*Requirements*.
1. In the Baltic cruise piece, what did some people waiting to board pull along with their luggage?
2. Reproduce the passage of the Baltic cruise piece that opens with the words containing "Escape to the Baltic" and closes with "was partly true.".

Escape to the Baltic

When we were invited to join an overnight cruise I was skeptical. It was billed as a party ship, and we would be joining a group of Swedes as yet unknown to me who planned to get smashed. None of this particularly appealed to me. Nevertheless in the spirit of adventure we decided to go along; if nothing else, I thought, it would make an interesting blog post.
In many ways it was as I had expected. As the weekend crept closer I pictured drunk Swedes vomiting in swaying ship corridors, a tiny cabin a metre wide and windowless, people pinging between the ship’s only two bars and a rain drenched deck. One of these at least was partly true.

Swedish people, if I may generalise, like to be organised and prepared. Which is why those waiting to board the ship availed themselves of every opportunity to get sloshed. The corridors and halls leading to the as yet closed doors to the ship were lined with 2 bars and a restaurant, all doing a roaring trade. Beer, precarious glasses of wine and cruisers bobbed about and were knocked back or knocked over as the queue eventually began to move forward. Some people pulled empty trolleys along with their luggage, ready for the slabs of beer from duty free. If only they had known that you can buy pre-packed trolleys in the shop. A hen’s night group in matching t-shirts bustled about bottles in hand, already warmed up. We followed the crowd, in the wake of the Swedish friend of a friend who had invited us along.

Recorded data
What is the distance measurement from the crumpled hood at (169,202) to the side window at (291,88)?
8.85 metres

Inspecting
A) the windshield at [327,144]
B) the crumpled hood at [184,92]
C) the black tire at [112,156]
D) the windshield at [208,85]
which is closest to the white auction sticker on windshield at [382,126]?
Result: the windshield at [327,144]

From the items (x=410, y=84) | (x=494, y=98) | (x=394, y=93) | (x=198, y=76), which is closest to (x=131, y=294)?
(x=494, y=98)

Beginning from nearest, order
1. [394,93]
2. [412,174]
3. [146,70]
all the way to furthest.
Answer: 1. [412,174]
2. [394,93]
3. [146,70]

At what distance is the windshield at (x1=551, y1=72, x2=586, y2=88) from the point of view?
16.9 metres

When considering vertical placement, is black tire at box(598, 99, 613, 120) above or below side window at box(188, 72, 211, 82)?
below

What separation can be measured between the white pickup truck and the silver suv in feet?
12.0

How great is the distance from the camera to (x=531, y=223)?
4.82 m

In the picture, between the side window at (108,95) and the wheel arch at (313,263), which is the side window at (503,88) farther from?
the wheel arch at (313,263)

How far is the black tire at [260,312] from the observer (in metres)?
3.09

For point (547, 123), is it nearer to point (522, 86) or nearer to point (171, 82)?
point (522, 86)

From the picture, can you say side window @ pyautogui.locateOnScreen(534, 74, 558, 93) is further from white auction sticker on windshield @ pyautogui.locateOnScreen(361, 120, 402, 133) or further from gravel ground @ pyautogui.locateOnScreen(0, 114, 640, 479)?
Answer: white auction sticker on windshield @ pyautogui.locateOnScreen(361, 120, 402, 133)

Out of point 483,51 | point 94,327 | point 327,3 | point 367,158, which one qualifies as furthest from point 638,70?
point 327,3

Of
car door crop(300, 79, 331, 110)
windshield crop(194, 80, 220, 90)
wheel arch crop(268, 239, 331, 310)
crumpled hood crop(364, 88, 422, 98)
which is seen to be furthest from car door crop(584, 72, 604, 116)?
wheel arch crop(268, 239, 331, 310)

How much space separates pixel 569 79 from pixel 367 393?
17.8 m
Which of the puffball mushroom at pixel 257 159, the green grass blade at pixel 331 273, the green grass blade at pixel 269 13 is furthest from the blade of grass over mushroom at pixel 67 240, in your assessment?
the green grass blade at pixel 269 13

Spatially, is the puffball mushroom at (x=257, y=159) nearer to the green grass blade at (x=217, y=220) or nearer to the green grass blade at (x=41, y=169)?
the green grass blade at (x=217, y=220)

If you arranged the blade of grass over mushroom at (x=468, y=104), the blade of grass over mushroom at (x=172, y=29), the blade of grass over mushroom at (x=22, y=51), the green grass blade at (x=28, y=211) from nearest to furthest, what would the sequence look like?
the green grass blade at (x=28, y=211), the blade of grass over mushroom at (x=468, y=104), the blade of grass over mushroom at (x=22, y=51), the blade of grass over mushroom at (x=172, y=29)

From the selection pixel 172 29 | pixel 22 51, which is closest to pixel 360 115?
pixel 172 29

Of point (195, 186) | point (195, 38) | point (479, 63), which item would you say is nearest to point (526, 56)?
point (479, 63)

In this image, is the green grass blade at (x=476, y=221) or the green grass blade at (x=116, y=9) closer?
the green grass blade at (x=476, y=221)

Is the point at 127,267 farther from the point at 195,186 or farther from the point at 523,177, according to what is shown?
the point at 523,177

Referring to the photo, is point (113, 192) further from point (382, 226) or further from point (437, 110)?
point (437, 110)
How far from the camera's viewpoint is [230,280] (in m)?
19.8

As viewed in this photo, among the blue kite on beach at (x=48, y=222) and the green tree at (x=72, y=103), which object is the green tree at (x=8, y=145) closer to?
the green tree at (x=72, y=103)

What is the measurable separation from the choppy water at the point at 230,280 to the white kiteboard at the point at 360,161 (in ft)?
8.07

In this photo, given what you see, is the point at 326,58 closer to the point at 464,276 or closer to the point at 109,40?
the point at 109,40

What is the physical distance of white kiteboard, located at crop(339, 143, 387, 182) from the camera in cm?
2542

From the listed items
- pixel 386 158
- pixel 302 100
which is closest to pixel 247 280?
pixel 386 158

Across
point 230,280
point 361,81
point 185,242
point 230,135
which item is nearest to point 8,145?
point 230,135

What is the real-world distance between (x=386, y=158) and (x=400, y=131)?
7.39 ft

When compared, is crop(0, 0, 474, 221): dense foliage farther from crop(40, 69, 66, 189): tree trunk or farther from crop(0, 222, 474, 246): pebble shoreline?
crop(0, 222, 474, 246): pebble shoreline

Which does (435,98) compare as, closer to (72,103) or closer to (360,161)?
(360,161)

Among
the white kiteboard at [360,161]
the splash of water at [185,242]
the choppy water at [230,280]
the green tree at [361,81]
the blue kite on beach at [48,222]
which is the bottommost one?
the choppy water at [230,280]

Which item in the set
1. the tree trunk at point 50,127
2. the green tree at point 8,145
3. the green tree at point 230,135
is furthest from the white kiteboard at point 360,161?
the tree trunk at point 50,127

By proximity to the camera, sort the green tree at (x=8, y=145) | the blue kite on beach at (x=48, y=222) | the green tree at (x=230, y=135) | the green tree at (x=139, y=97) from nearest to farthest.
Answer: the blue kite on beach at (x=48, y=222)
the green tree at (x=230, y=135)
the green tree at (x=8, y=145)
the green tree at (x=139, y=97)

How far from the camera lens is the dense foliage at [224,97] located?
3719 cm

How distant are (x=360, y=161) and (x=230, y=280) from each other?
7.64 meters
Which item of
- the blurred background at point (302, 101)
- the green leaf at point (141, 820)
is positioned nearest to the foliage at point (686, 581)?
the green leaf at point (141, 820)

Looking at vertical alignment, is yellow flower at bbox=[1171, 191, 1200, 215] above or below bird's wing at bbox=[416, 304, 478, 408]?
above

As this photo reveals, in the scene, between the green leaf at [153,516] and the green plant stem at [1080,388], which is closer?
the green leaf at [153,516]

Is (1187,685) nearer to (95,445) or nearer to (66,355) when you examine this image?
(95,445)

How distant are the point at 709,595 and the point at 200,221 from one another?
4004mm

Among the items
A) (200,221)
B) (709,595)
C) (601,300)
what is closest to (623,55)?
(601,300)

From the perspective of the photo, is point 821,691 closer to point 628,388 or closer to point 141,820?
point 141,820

*The responses*.
1. Empty trolleys, ready for the slabs of beer from duty free.

2.
Escape to the Baltic

When we were invited to join an overnight cruise I was skeptical. It was billed as a party ship, and we would be joining a group of Swedes as yet unknown to me who planned to get smashed. None of this particularly appealed to me. Nevertheless in the spirit of adventure we decided to go along; if nothing else, I thought, it would make an interesting blog post.
In many ways it was as I had expected. As the weekend crept closer I pictured drunk Swedes vomiting in swaying ship corridors, a tiny cabin a metre wide and windowless, people pinging between the ship’s only two bars and a rain drenched deck. One of these at least was partly true.